What needs to be done: Rewrite the records from the line with "What amount of space separates" to the line with "280 centimetres", both ends included, keeping the requests unchanged and scaling every number in the answers, whether a distance or a coordinate, by 0.95, rounded to its original number of decimals with halves rounded up. Give only these lines.

# Records for processing start

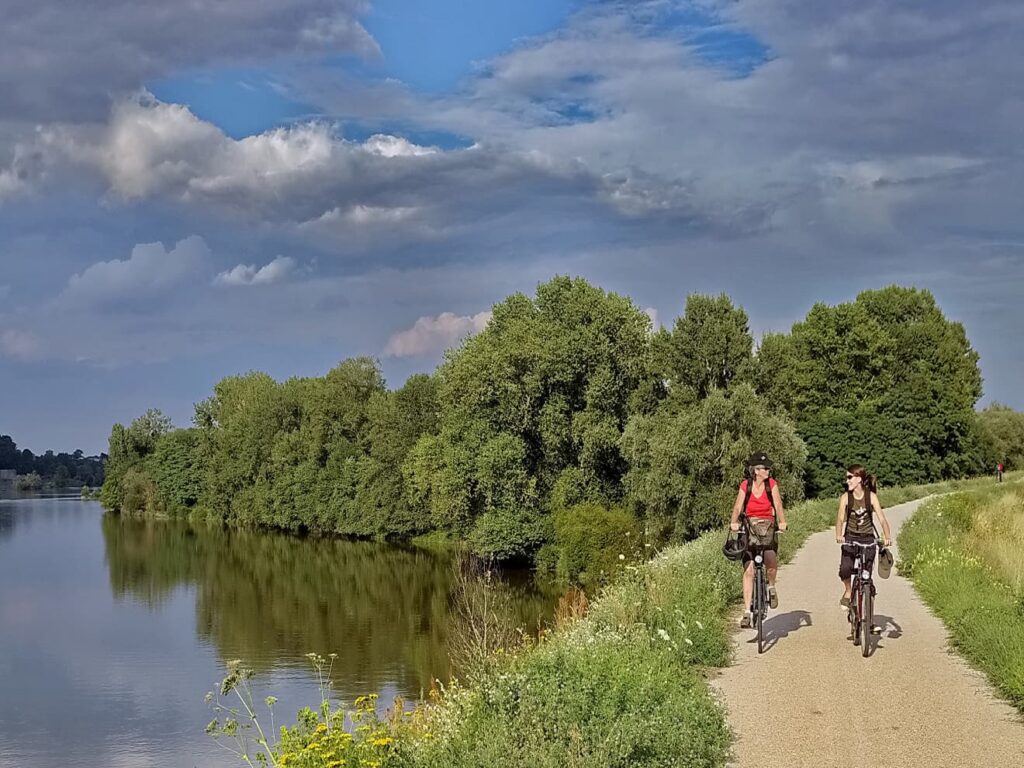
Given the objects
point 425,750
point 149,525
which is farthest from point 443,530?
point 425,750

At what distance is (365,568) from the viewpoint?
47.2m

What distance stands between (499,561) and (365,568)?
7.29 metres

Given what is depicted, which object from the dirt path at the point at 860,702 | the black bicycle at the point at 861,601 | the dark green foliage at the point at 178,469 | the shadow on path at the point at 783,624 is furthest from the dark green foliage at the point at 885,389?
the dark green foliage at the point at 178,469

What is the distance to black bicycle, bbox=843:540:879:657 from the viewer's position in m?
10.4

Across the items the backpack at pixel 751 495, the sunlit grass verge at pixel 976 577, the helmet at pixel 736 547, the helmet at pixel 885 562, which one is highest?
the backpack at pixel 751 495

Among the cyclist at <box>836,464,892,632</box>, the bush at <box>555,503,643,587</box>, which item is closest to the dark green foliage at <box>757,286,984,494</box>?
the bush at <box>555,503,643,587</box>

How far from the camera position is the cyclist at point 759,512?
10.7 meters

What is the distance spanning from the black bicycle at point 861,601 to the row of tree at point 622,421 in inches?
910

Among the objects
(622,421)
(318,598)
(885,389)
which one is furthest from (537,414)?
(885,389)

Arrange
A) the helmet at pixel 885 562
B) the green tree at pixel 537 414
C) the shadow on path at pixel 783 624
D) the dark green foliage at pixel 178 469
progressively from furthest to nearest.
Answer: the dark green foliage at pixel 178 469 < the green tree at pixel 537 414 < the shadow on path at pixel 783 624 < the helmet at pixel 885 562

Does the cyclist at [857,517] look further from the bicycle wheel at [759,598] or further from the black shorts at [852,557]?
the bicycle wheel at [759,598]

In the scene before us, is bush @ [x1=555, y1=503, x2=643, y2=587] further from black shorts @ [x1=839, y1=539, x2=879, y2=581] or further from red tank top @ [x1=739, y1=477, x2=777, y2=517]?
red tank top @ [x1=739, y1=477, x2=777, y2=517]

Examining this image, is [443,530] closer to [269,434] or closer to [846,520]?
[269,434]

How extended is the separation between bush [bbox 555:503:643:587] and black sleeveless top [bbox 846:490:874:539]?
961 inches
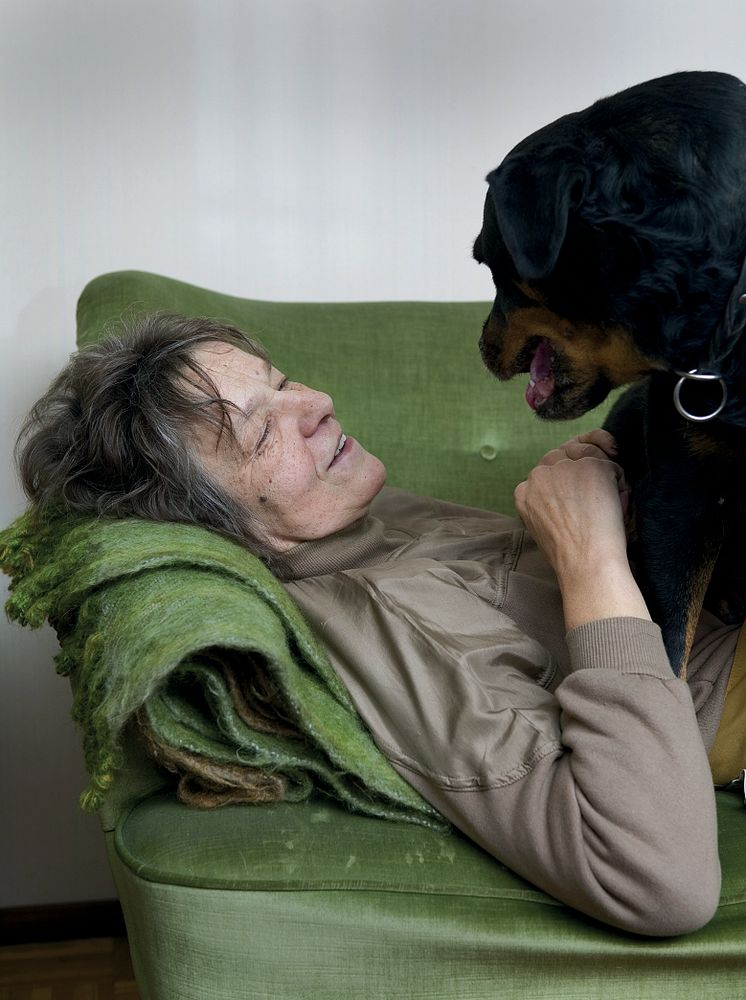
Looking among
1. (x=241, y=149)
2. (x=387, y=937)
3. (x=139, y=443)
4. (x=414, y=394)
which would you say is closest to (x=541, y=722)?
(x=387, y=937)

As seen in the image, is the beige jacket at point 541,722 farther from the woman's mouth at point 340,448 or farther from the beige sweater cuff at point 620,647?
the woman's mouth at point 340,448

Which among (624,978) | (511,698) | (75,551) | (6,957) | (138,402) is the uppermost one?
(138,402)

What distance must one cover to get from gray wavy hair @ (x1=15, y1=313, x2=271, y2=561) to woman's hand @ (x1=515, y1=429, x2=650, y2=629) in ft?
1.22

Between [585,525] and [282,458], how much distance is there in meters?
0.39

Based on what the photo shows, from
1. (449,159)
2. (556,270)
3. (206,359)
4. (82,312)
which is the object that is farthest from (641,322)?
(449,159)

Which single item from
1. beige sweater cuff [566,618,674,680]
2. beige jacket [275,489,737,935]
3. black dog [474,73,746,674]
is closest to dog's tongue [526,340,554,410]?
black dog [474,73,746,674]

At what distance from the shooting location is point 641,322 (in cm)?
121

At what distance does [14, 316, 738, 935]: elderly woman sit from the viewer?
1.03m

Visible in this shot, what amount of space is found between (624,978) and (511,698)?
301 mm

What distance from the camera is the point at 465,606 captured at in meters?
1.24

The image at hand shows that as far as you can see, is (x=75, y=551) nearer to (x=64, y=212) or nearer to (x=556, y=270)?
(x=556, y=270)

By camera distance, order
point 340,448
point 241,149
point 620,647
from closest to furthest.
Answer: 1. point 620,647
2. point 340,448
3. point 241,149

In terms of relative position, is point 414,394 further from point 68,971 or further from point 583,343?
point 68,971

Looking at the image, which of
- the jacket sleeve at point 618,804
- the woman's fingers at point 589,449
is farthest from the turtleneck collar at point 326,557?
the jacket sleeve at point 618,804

# Records for processing end
# Records for processing start

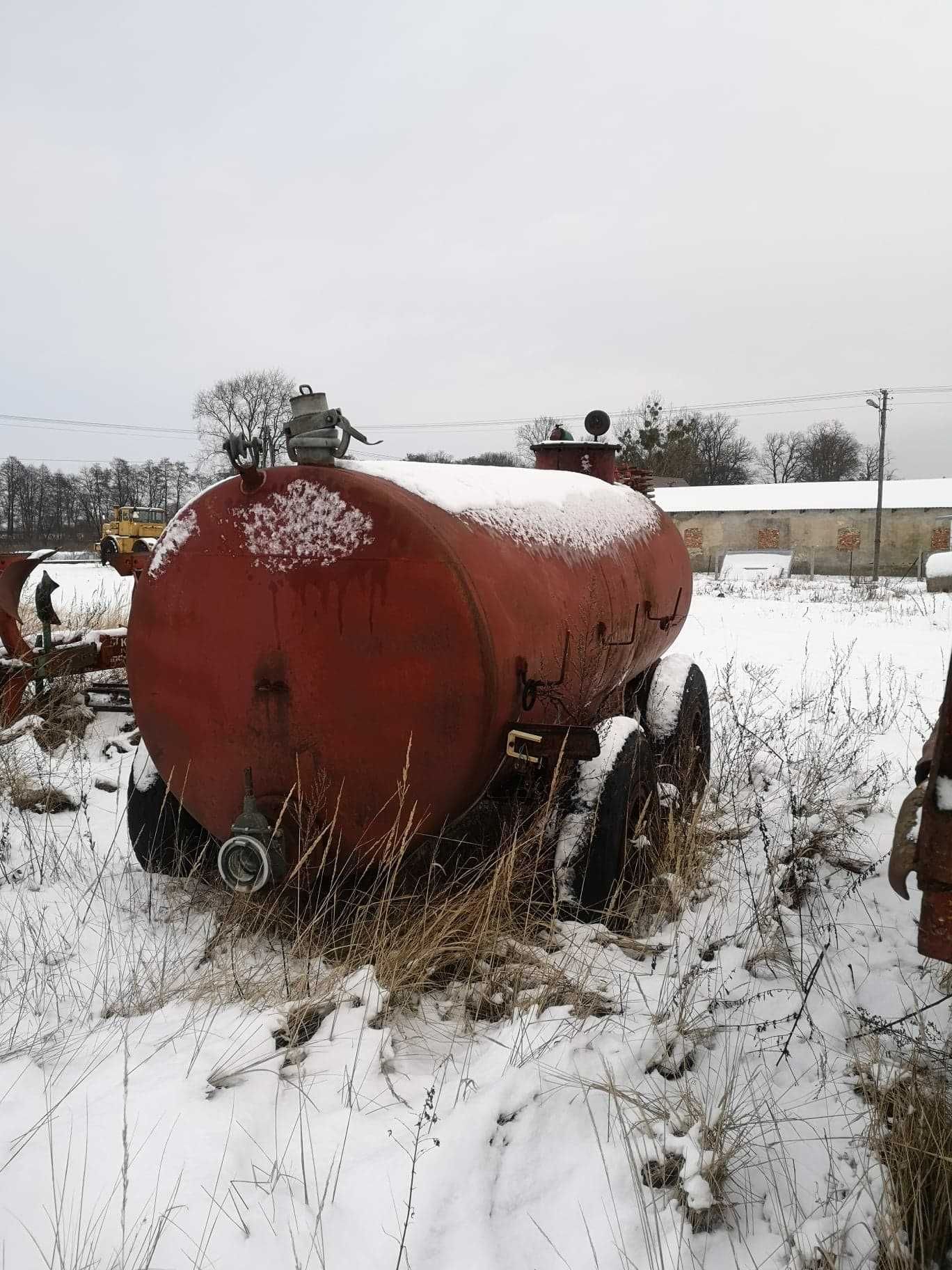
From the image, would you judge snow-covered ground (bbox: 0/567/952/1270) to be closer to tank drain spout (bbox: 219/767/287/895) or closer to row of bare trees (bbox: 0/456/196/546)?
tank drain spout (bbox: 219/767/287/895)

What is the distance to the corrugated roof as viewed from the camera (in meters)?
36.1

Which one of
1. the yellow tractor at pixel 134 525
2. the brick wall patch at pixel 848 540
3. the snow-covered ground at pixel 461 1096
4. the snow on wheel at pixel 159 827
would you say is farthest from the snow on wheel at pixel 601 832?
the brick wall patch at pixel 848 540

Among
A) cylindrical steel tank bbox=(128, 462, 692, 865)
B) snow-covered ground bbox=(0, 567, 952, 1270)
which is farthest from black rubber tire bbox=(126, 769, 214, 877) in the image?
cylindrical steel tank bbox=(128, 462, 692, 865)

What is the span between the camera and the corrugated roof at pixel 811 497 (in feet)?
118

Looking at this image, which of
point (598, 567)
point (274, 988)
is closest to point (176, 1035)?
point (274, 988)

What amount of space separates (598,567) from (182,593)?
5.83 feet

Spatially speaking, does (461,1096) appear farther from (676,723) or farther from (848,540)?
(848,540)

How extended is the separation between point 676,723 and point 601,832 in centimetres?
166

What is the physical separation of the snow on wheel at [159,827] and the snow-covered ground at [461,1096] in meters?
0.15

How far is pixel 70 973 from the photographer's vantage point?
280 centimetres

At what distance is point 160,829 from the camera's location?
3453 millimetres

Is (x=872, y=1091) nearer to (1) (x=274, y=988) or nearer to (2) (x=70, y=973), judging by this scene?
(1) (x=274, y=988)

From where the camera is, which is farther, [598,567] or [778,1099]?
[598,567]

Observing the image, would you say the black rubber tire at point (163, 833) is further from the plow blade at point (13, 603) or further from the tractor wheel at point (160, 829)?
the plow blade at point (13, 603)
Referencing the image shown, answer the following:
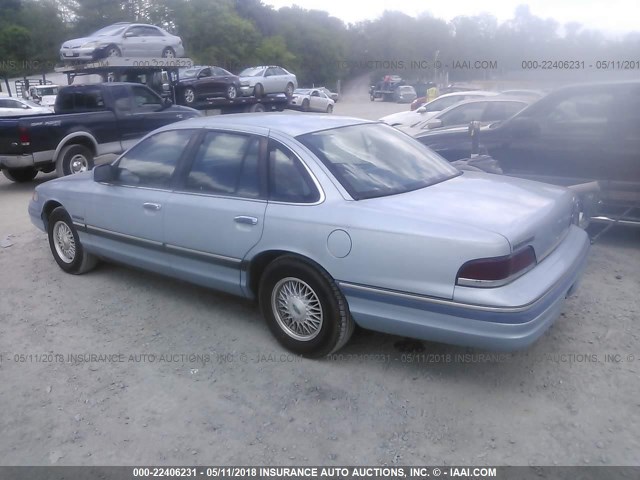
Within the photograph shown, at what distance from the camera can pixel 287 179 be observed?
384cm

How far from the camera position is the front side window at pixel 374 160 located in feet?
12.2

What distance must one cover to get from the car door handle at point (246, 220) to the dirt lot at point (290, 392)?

# Records for processing end

Written response:
What amount of space separates (598,567) from (182,593)?
5.54 feet

Spatially speaking, does (461,1096) appear farther from (676,723) or farther from (848,540)?
(806,513)

How extended is the separation between point 676,723 and point 601,832 in centimetres?
158

What is the physical separation of the snow on wheel at [159,827] and the snow-covered ground at [461,1096] in meters?
0.14

How far is pixel 70 973 from the photographer's vantage point?
266 centimetres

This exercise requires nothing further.